I have given PTE - A on 24th feb (last Tuesday) from Ahmedabad (Gujarat) center and after almost 4 4 days, I have not received my test report yet.

Has anyone faced similar situation like me?

Please reply and Share your views.


----------



## jigarpatel (Mar 14, 2013)

Can someone please quickly reply to my query...


----------



## agoyal (Feb 1, 2015)

jigarpatel said:


> Guys,
> 
> I have given PTE - A on 24th feb (last Tuesday) from Ahmedabad (Gujarat) center and after almost 4 4 days, I have not received my test report yet.
> 
> ...


I faced same situation.they take maximum 5 working days.so you should recieve your result by [email protected] 1105 am
In fact if u check ur pte account,link for scorecard must have been uploaded and it will display result tom.


----------



## jigarpatel (Mar 14, 2013)

agoyal said:


> I faced same situation.they take maximum 5 working days.so you should recieve your result by [email protected] 1105 am
> In fact if u check ur pte account,link for scorecard must have been uploaded and it will display result tom.


Dear Agoyal,

Thanks for your response. I checked my account today and status says that "Taken - Scores Reportable". However, when I clicked on "View score report", It throws pop up saying that "your score is not available yet....", worth point to mentioned that I have not still got the email notification subject as "Score report is available"..

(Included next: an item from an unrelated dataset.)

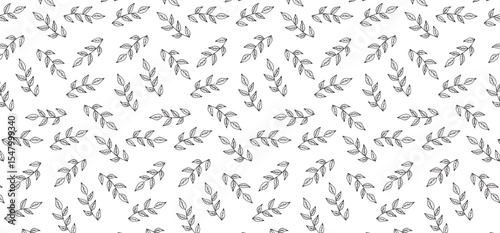Hand Drawing Floral Seamless Pattern - scatter pattern with leaf outline style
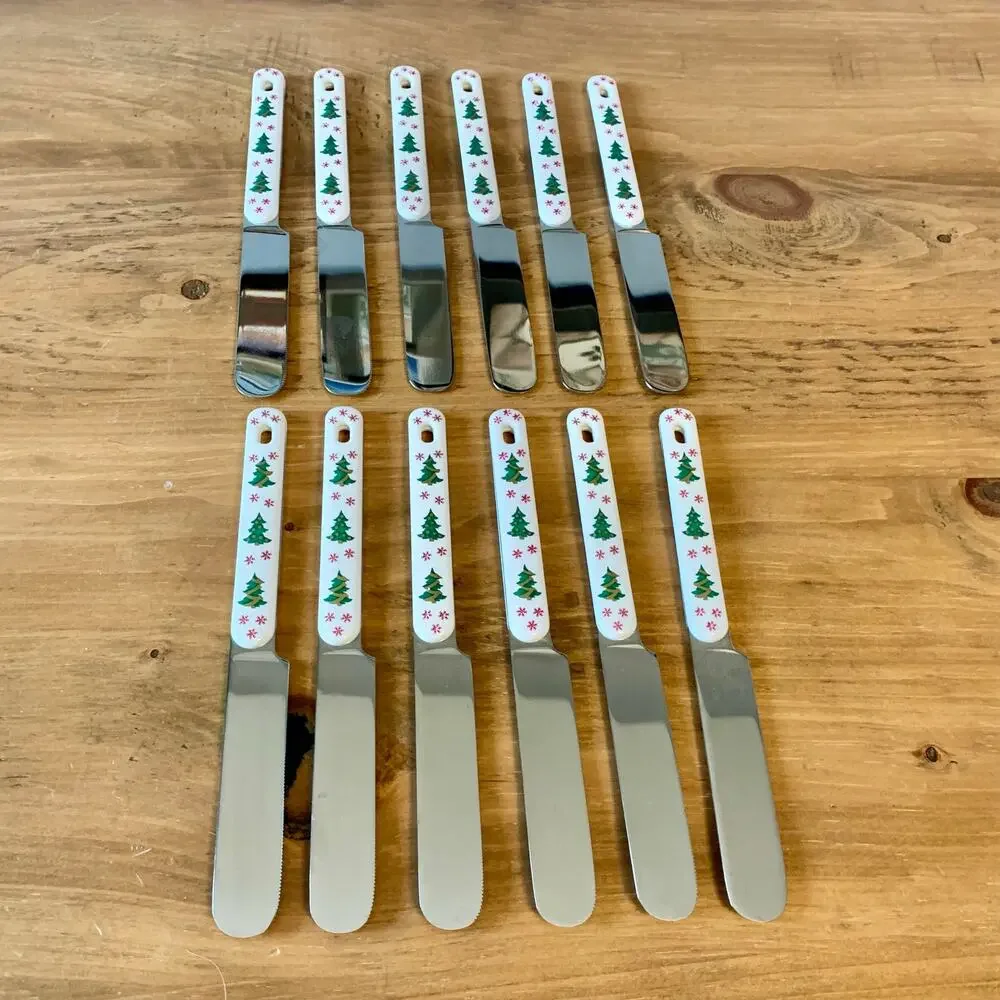Oneida Colormates Knives Butter 12 Holiday Christmas Tree Northland Stainless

Have you faced similar situation? Just curious to ask you that Have you achieved your desired score after so long wait?


----------



## agoyal (Feb 1, 2015)

jigarpatel said:


> Dear Agoyal,
> 
> Thanks for your response. I checked my account today and status says that "Taken - Scores Reportable". However, when I clicked on "View score report", It throws pop up saying that "your score is not available yet....", worth point to mentioned that I have not still got the email notification subject as "Score report is available"..
> 
> Have you faced similar situation? Just curious to ask you that Have you achieved your desired score after so long wait?

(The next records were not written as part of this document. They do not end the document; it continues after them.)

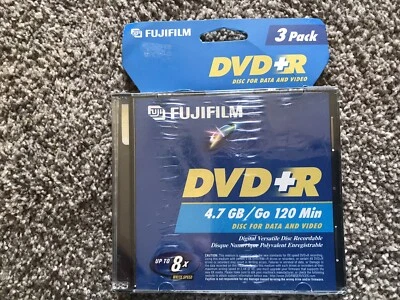 Fujifilm DVD+R 3 Pack 4.7GB/Go 120 Min Data Brand New & Sealed Up to 8x Write. - Image 1 of 4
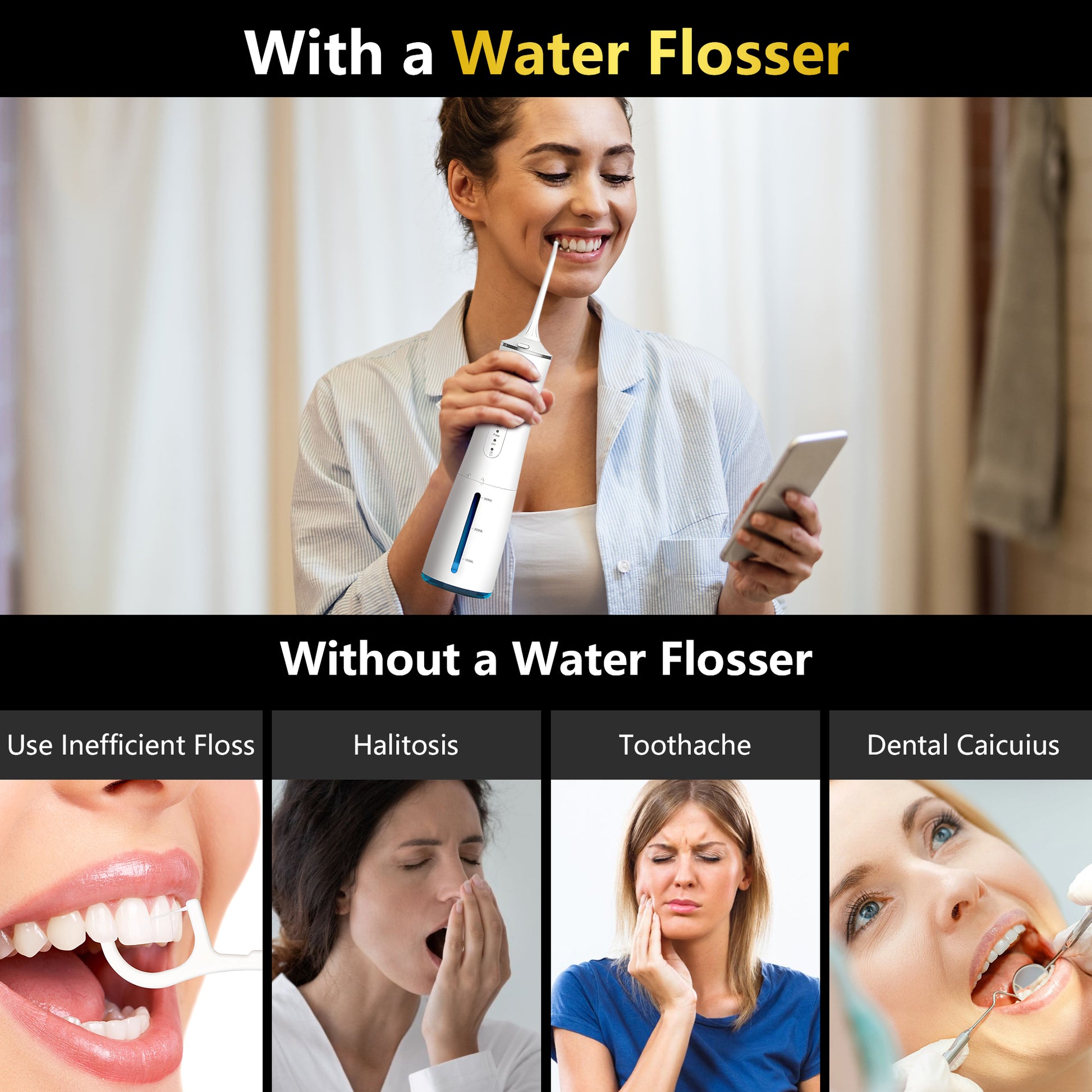 VANECL Water Flosser for Teeth with 4 Jet Tips,300ml Tank with 4 Mode,IPX7 Waterproof Portable Electric Oral Irrigator for Home & Travel,White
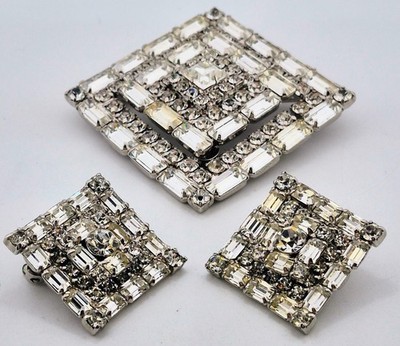 Matching Vintage Brooch and Earrings. Set with multiple faceted, Rhinestones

Normally You should receive the mail next day after the view scor report link

And sadly i did nt get the desired score.in speaking i got 64.i required 65


----------



## sumitpunhani (Nov 25, 2015)

I have given exam on 22nd Feb 2016. Its been more than a week but my results are still not available


----------



## Rajwantkaur (Apr 24, 2017)

Hey...i have given the exam on 11th April but still not received the result................n services are continuously saying u need to wait for 2 or 3 days more....do any one face the same situation or anyone plz suugest me what to do the next???/


----------